FOREIGN Secretary William Hague said international efforts to ease the escalating conflict in Syria were focused on trying to reach a peaceful transition and that foreign military intervention was not being considered.

"We are not looking for any foreign military intervention. I think we should not think about it in terms of another Libya," he told a news conference in the Pakistani capital Islamabad.

"All our efforts are going into supporting a peaceful transition in Syria, and a peaceful solution," said Mr Hague, in a press conference with Pakistani Foreign Minister Hina Rabbani Khar.

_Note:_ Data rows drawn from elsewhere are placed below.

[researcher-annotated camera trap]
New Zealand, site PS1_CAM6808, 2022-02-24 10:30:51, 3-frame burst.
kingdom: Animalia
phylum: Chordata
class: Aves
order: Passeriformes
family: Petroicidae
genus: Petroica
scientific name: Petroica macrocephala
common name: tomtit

"If there is any violent solution, it would clearly involve many more deaths and a great deal of hardship for the Syrian people."

Mr Hague's comments came as it emerged an international "contact group" will meet soon to discuss how to make Syria's Government and opposition groups abide by a peace plan brokered by Kofi Annan.

"The objective of creating this group is to give teeth to the plan, to convince the parties to implement the plan in its entirety. It is not to create a new plan," Mr Annan's spokesman Ahmad Fawzi told a UN media briefing. The contact group meeting has been in doubt because of US opposition to Iran's involvement.

Iran, along with Russia and China, which both blocked UN Security Council efforts to put pressure on Syria, backs Syria's Government, despite UN human rights investigators accusing it of crimes against humanity.

In Syria yesterday, at least 10 people were killed when Government forces barraged an eastern city with mortar shells as protesters were dispersing, while clashes broke out elsewhere in the country, activists said.

The violence comes as President Bashar Assad's regime faces international pressure over brutal tactics against the opposition, with the UN accusing the Government of using children as young as nine as human shields.